The Zoonoses Data Collection in Italy: An Expert System for Data Quality Management and ImprovementIannetti S1*, Cioci D2, Falcone MG3 and Colangeli P2
- *Corresponding Author:
- Iannetti S
Veterinarian, Doctor in Veterinary Medicine
Livestock Research Institute of Abruzzo and Molise G. Caporale
Campo Boario Teramo, Italy
E-mail: [email protected]
Received Date: February 17, 2017 Accepted Date: March 15, 2017 Published Date:March 17, 2017
Citation: Iannetti S, Cioci D, Falcone MG, Colangeli P (2017) The Zoonosis Data Collection in Italy: An Expert System for Data Quality Management and Improvement. J Vet Sci Technol 8: 431. doi: 10.4262/2157-7579.1000431
Copyright: © 2017 Iannetti S, et al. This is an open-access article distributed under the terms of the Creative Commons Attribution License, which permits unrestricted use, distribution, and reproduction in any medium, provided the original author and source are credited.
The need to improve the quality of data for a better analysis and understanding of zoonoses’ trend at country level has been increased year by year both by the EFSA and by reporting countries. In the framework of an EFSA’s Grant project, aimed to complement the zoonoses historical database, an expert system based on logical rules of truth tables was put in place within the Italian information system for zoonoses data collection (SINZoo). During data entry, the truth tables check that, for each zoonoses, the combination of the area of interest, each possible sampling context, stage and sampling unit has been entered correctly, thus avoiding inconsistent data.
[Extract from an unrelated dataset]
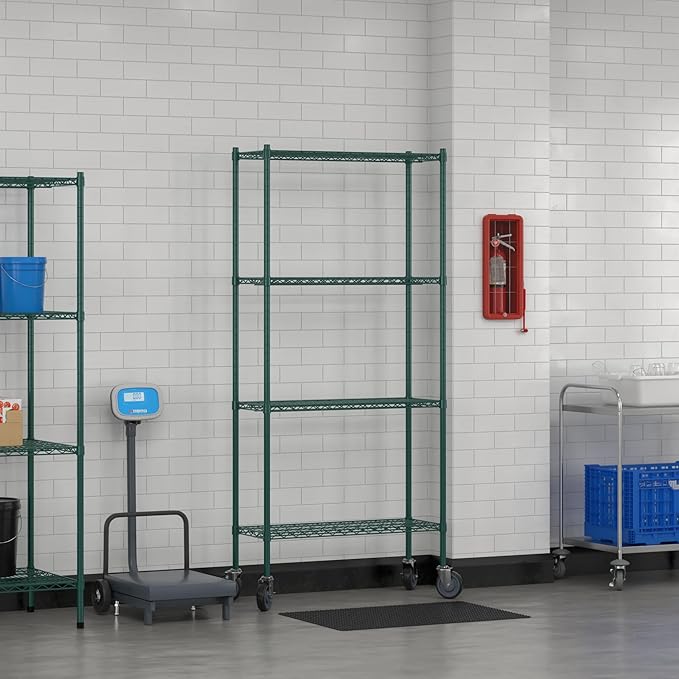 Commercial NSF Listed Green Epoxy Mobile Wire Shelving Kit 14" x 36" x 80", with 4 Shelves Perfect for Warehouse, Walk-in Refrigerator, Freezer, Grocery Store, Restaurant, Dishroom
Each combination available in the truth tables indicates the context, the stage, the sampling unit allowed for each zoonosis in a specific area and for a category of species. The goal of the project was achieved for most of the information to be retrieved: the 89% and the 83% of sampling contexts and stages respectively and the 100% of the other information were retrieved. To date, the truth tables developed for specific zoonoses have become integral part of SINZoo, allowing to avoid mistakes during data reporting. Data quality is the pillar for any analysis and to perform risk analysis: the logical rules of truth tables can be implemented in other information systems involved in data collection in the field of animal health and food safety, increasing both the consistence and the coherence of the data reported.